== SOURCE RECORDS ==
▬▬▬
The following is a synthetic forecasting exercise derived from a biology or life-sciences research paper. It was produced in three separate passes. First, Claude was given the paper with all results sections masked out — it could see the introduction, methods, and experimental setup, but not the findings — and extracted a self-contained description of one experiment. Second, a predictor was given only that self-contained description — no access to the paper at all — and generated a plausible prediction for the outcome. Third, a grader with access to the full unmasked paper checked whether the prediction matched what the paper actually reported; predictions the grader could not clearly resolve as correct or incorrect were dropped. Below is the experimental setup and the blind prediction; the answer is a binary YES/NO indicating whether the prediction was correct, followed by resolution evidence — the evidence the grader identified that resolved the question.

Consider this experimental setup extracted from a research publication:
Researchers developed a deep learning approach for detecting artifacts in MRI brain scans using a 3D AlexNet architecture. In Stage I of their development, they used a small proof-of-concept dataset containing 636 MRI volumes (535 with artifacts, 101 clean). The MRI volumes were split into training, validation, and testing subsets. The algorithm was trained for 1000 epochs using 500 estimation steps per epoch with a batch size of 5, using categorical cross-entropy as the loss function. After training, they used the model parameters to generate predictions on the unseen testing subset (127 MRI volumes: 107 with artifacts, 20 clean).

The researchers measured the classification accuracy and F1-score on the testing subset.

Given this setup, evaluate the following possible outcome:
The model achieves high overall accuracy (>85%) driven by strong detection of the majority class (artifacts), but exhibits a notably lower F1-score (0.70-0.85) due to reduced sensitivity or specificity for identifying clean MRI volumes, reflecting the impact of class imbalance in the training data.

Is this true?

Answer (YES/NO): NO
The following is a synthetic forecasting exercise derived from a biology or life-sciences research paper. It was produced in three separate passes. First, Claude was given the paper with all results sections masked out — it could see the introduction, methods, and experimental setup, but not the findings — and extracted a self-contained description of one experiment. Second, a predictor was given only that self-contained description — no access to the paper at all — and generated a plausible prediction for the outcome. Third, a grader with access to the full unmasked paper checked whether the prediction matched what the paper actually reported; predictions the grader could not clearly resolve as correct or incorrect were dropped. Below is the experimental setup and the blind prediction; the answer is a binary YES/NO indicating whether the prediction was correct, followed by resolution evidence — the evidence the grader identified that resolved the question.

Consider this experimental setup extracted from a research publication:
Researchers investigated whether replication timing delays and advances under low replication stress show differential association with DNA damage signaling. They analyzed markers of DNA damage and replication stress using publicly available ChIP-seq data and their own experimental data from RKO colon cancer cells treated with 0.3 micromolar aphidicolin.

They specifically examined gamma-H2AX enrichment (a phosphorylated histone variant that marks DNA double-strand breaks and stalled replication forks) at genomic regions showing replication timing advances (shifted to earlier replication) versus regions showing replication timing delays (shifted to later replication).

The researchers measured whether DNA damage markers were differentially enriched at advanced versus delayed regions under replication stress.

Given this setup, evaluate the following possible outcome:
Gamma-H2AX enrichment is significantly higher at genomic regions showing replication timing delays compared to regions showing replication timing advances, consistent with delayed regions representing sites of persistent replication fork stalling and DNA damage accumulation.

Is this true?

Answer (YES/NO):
▬▬▬
== YOUR INSTRUCTIONS ==
All the data above is to be given again, exactly.

== EXERCISE ANSWER ==
The following is a synthetic forecasting exercise derived from a biology or life-sciences research paper. It was produced in three separate passes. First, Claude was given the paper with all results sections masked out — it could see the introduction, methods, and experimental setup, but not the findings — and extracted a self-contained description of one experiment. Second, a predictor was given only that self-contained description — no access to the paper at all — and generated a plausible prediction for the outcome. Third, a grader with access to the full unmasked paper checked whether the prediction matched what the paper actually reported; predictions the grader could not clearly resolve as correct or incorrect were dropped. Below is the experimental setup and the blind prediction; the answer is a binary YES/NO indicating whether the prediction was correct, followed by resolution evidence — the evidence the grader identified that resolved the question.

Consider this experimental setup extracted from a research publication:
Researchers developed a deep learning approach for detecting artifacts in MRI brain scans using a 3D AlexNet architecture. In Stage I of their development, they used a small proof-of-concept dataset containing 636 MRI volumes (535 with artifacts, 101 clean). The MRI volumes were split into training, validation, and testing subsets. The algorithm was trained for 1000 epochs using 500 estimation steps per epoch with a batch size of 5, using categorical cross-entropy as the loss function. After training, they used the model parameters to generate predictions on the unseen testing subset (127 MRI volumes: 107 with artifacts, 20 clean).

The researchers measured the classification accuracy and F1-score on the testing subset.

Given this setup, evaluate the following possible outcome:
The model achieves high overall accuracy (>85%) driven by strong detection of the majority class (artifacts), but exhibits a notably lower F1-score (0.70-0.85) due to reduced sensitivity or specificity for identifying clean MRI volumes, reflecting the impact of class imbalance in the training data.

Is this true?

Answer (YES/NO): NO
The following is a synthetic forecasting exercise derived from a biology or life-sciences research paper. It was produced in three separate passes. First, Claude was given the paper with all results sections masked out — it could see the introduction, methods, and experimental setup, but not the findings — and extracted a self-contained description of one experiment. Second, a predictor was given only that self-contained description — no access to the paper at all — and generated a plausible prediction for the outcome. Third, a grader with access to the full unmasked paper checked whether the prediction matched what the paper actually reported; predictions the grader could not clearly resolve as correct or incorrect were dropped. Below is the experimental setup and the blind prediction; the answer is a binary YES/NO indicating whether the prediction was correct, followed by resolution evidence — the evidence the grader identified that resolved the question.

Consider this experimental setup extracted from a research publication:
Researchers investigated whether replication timing delays and advances under low replication stress show differential association with DNA damage signaling. They analyzed markers of DNA damage and replication stress using publicly available ChIP-seq data and their own experimental data from RKO colon cancer cells treated with 0.3 micromolar aphidicolin.

They specifically examined gamma-H2AX enrichment (a phosphorylated histone variant that marks DNA double-strand breaks and stalled replication forks) at genomic regions showing replication timing advances (shifted to earlier replication) versus regions showing replication timing delays (shifted to later replication).

The researchers measured whether DNA damage markers were differentially enriched at advanced versus delayed regions under replication stress.

Given this setup, evaluate the following possible outcome:
Gamma-H2AX enrichment is significantly higher at genomic regions showing replication timing delays compared to regions showing replication timing advances, consistent with delayed regions representing sites of persistent replication fork stalling and DNA damage accumulation.

Is this true?

Answer (YES/NO):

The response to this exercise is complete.